Na década de 80, costumava
freqüentar a biblioteca do Instituto Goethe, em Porto Alegre. Certa
vez tirei uma biografia de Kafka, li menos da metade e a esqueci na estante de
casa. Um mês depois, recebi correspondência do Instituto avisando que o livro
estava atrasado. Prontamente, fui até a bibliotecária, entreguei o livro e
procurei saldar a minha dívida. A funcionária, no entanto, respondeu que não
havia multa pelo atraso. Bastava que o livro fosse entregue em boas condições.
Fiquei admirado.
Não conheci
outra biblioteca igual. Aquilo me pareceu o máximo de civilidade entre
biblioteca e usuário: os atrasos plenamente compreendidos e nem sombra de
punição. Cada leitor tem seu ritmo, cada livro impõe seu tempo e nem sempre o
prazo das bibliotecas se adequam a esse compasso.
O
episódio me faz pensar na temporada de Lênin na Suíça. Lênin escrevia aos bibliotecários
e solicitava os livros que precisava.

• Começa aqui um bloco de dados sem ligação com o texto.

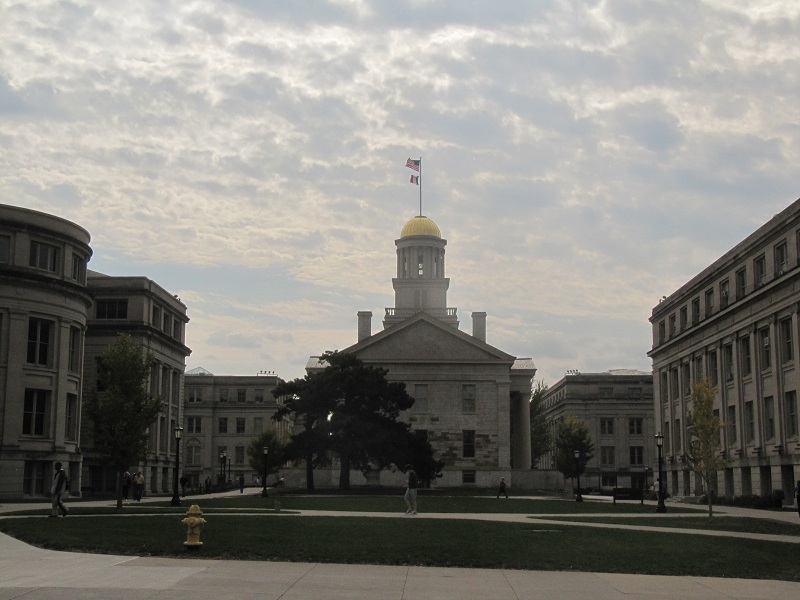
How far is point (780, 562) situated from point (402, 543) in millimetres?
8190

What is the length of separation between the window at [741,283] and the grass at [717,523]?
929 inches

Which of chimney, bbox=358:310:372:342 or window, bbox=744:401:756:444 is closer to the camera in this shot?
window, bbox=744:401:756:444

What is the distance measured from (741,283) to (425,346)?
117 ft

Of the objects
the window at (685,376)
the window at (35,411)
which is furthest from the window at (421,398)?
the window at (35,411)

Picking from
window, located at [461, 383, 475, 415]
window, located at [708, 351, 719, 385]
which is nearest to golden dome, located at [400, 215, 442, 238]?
window, located at [461, 383, 475, 415]

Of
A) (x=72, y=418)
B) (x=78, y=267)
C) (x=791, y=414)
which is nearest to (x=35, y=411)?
(x=72, y=418)


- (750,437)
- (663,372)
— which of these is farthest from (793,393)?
(663,372)

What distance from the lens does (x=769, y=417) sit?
54.8m

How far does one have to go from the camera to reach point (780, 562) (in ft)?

Os bibliotecários o atendiam, enviavam os
títulos pelo correio e tudo se dava de maneira simples e cordial. Esse mundo
europeu, civilizado, existia enfim no Brasil, conclui.
Nos
anos 90, quando fui responsável por um gabinete de leitura no Curso de História
da UFSM, sonhei com um sistema de empréstimo dessa natureza. Um sistema de
total confiança entre a biblioteca e os usuários. O curso tinha um excelente
acervo de historiografia e era fundamental incentivar e facilitar a consulta, a
leitura e o apetite intelectual dos alunos. Com o passar do tempo, porém,
alguns estudantes entenderam que poderiam se adonar dos livros... e nosso
acervo foi minguando. Uma lástima!
Essa
experiência foi um divisor de águas para mim. Não sei bem se me ensinou a
respeito das pequenas maldades da alma humana ou quanto à nossa escassa
educação. Seja como for, passei a entender que empréstimos de livros só
funcionam se houver prazos e multas, alguma espécie de punição para o usuário
relapso ou mal intencionado. Foi uma aprendizagem e tanto esse meu curto
período no gabinete de leitura.
Será
que o Instituto Goethe, de Porto Alegre, ainda continua não cobrando multas
pelo atraso? Continuará a ser a ilha de civilidade que era nos anos 80?
Não
sei. No mundo que conheço, as coisas só funcionam se houver punição. Caso
contrário, a biografa do Kafka ou as obras de Lênin... ficariam dormindo nas estante
de leitores esquecidos, relapsos ou mal intencionados mesmo.